The work of lifting up community, of neighborliness, of upholding the best practices of any faith, that is sacred. An opportunity to turn our backs on hatred and violence of every kind, that is sacred. A chance to promote relationships which may further the cause of peace, that is sacred.

I am not surprised that most people oppose the building of the Cordoba Center. I am never surprised by ignorance that is susceptible to fear-mongering, by self-promoting leaders who appeal to the least common denominator of the mob, to bigotry and pettiness that conveniently besmirches a whole people for the acts of a few. After all, aren’t all Mormons bigamists, isn’t every Priest a pedophile, aren’t all old people grouchy and all blonds dim-witted?

Friends, our children are watching us. And all of those long lessons about playing nice, sharing toys, getting along, being good company, are going to waste. We are becoming our own worst enemy, we are allowing our lesser demons full play. We must stop, we must stop now, lest we put the terrorists out of work by accomplishing our destruction by ourselves.
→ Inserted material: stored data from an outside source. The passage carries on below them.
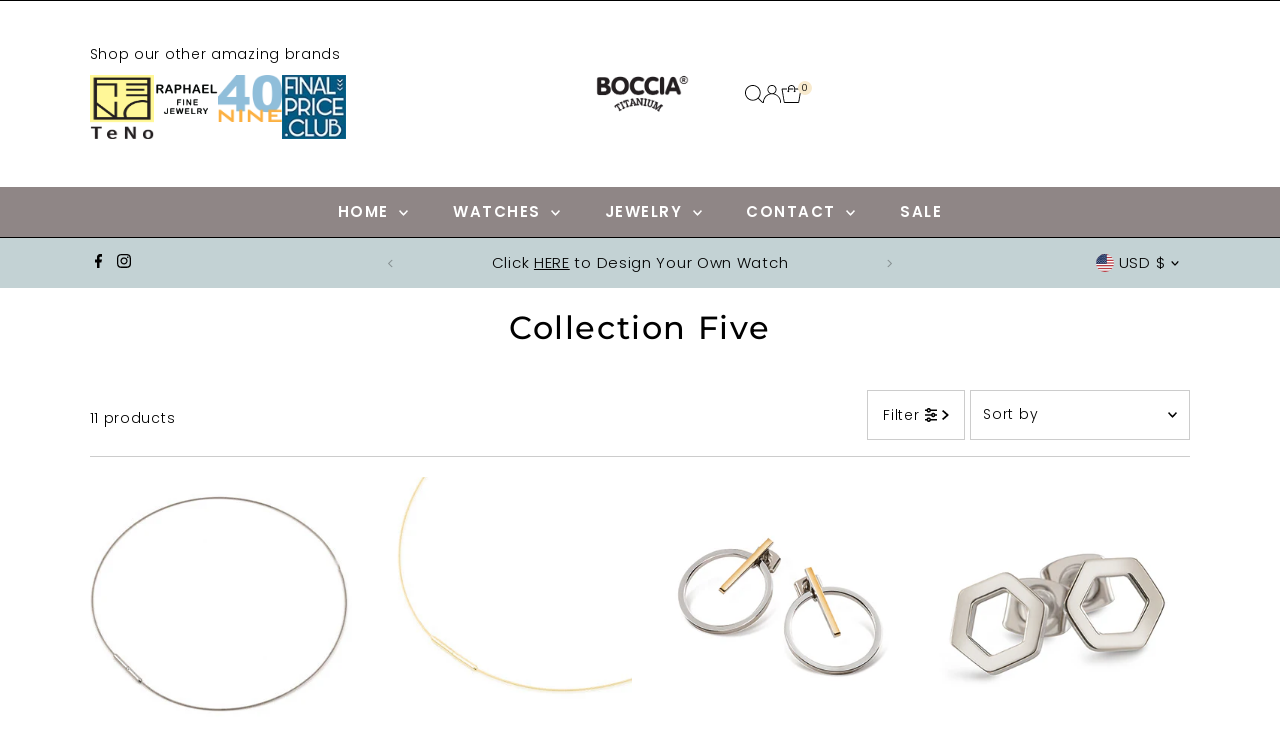

--- FILE ---
content_type: text/css
request_url: https://www.boccia.com/cdn/shop/t/12/assets/section-main-collection-banner.css?v=41635299226363731051745431908
body_size: -521
content:
.collection-banner{text-align:center;margin-bottom:0}.collection--banner_image{grid-column:1 / span 12!important;height:400px;position:relative;overflow:hidden}.collection--banner_image:after{position:absolute;top:0;left:0;height:100%;width:100%;background:var(--overlay-color);content:""}.collection--banner_image img{width:100%;object-fit:cover;object-position:center;height:400px}@media screen and (max-width: 740px){.collection--banner_image{height:200px}.collection--banner_image .box-ratio{padding-bottom:200px!important}.collection--banner_image img{height:200px}}.collection--banner_title{text-align:center}.collection--banner_title h1{padding:20px 0 0}.collection--banner_title.gr1{grid-column:1 / span 12!important;z-index:2;align-content:center}
/*# sourceMappingURL=/cdn/shop/t/12/assets/section-main-collection-banner.css.map?v=41635299226363731051745431908 */


--- FILE ---
content_type: text/css
request_url: https://www.boccia.com/cdn/shop/t/12/assets/section-countdown.css?v=183708571428524555181745431908
body_size: -15
content:
.countdown__time,.countdown__label{font-size:var(--font-size)}.countdown__time-label{font-size:var(--font-size-sm)}.countdown__time--wrapper{opacity:0;transition:opacity .5s ease-in;position:relative}.countdown__grid{display:flex;align-items:center;column-gap:50px;padding:20px;background:var(--background);color:var(--text-color)}.countdown__grid.l-stack{flex-direction:column;align-items:center;justify-content:center;text-align:center;row-gap:20px}.countdown__grid.has--image{height:var(--section-desktop-height);position:relative;overflow:hidden}.countdown__grid.has--image .box-ratio{padding-bottom:var(--section-desktop-height)!important}.countdown__grid.has--image .box-ratio img{object-fit:cover;object-position:center;height:var(--section-desktop-height)}.countdown__image-container{position:absolute;top:0;left:0;width:100%;height:100%;z-index:0}.countdown__image-container .onboard{height:100%}.countdown__image-container .overlay{content:"";width:100%;height:100%;position:absolute;top:0;left:0;z-index:1;background:var(--overlay-color)}.countdown__grid.l-center{justify-content:center}.countdown__grid.l-space-between{justify-content:space-between}.countdown__time-container{display:flex;flex-direction:row;column-gap:15px;align-items:center;justify-content:center;padding:0 5px;position:relative;z-index:1}.countdown__colon-divider{position:absolute;top:0;right:-10px}.countdown__button-wrapper a.btn,.countdown__button-wrapper a.btn:visited{background:var(--button-color);color:var(--button-text);margin:0 auto;padding:0 15px;display:inline-flex;align-items:center;justify-content:center;width:auto;font-size:var(--font-size-reset)}.countdown__grid.l-stack .countdown__time-container{width:100%;flex-wrap:wrap;row-gap:20px}.countdown__grid.l-stack .countdown__time-container .countdown__button-wrapper{flex-basis:100%;margin-left:0}.countdown__heading{display:flex;flex-direction:column;position:relative;z-index:1}.countdown__heading p{color:var(--text-color);margin-bottom:0}.countdown__heading p a{text-decoration:underline}.countdown__ended--content p{margin-bottom:0}@media screen and (max-width: 740px){.countdown__grid.has--image{height:var(--section-mobile-height)}.countdown__grid.has--image .box-ratio{padding-bottom:var(--section-mobile-height)!important}.countdown__grid.has--image .box-ratio img{height:var(--section-mobile-height)}.countdown__grid{text-align:center;flex-direction:row!important;flex-wrap:wrap;row-gap:20px}.countdown__grid.l-space-between{justify-content:center}.countdown__time-container{width:100%;flex-wrap:wrap;row-gap:20px}.countdown__time-container .countdown__button-wrapper{flex-basis:100%;margin-left:0}.countdown__ended--content p{margin-bottom:-20px}}@media screen and (min-width: 741px){.countdown__grid.l-center .countdown__button-wrapper{margin-left:30px}}.product__section--countdown{margin:20px 0 0}.product__section--countdown .countdown__grid{padding:10px;column-gap:20px;text-align:left;flex-wrap:wrap}.product__section--countdown .countdown__time--content,.product__section--countdown .countdown__ended--content{flex-basis:100%}.product__section--countdown p{margin-bottom:0}.product__section--countdown .countdown__grid .countdown__time--wrapper{text-align:center}@media screen and (max-width: 740px){.product__section--countdown .countdown__grid{text-align:center;justify-content:center;row-gap:0}}
/*# sourceMappingURL=/cdn/shop/t/12/assets/section-countdown.css.map?v=183708571428524555181745431908 */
I am not so naïve as to think this is easy. Hatred is less complicated than tolerance, anger is less demanding than love. But we belong to and follow a Savior who is not looking for fainthearted disciples or milquetoast missionaries. His words call us to the higher standard …

I say to you, Do not resist an evildoer. But if anyone strikes you on the right cheek, turn the other also … I say to you, Love your enemies and pray for those who persecute you, so that you may be children of your Father in heaven; for he makes his sun rise on the evil and on the good, and sends rain on the righteous and on the unrighteous. Matthew 5:39, 44-45

I pray for the world, for our leaders, for us. Now the battle is joined – not with Islam, but with the devil and with ourselves. May the Good God, the Father of our Lord Jesus Christ, keep and protect us in these important days.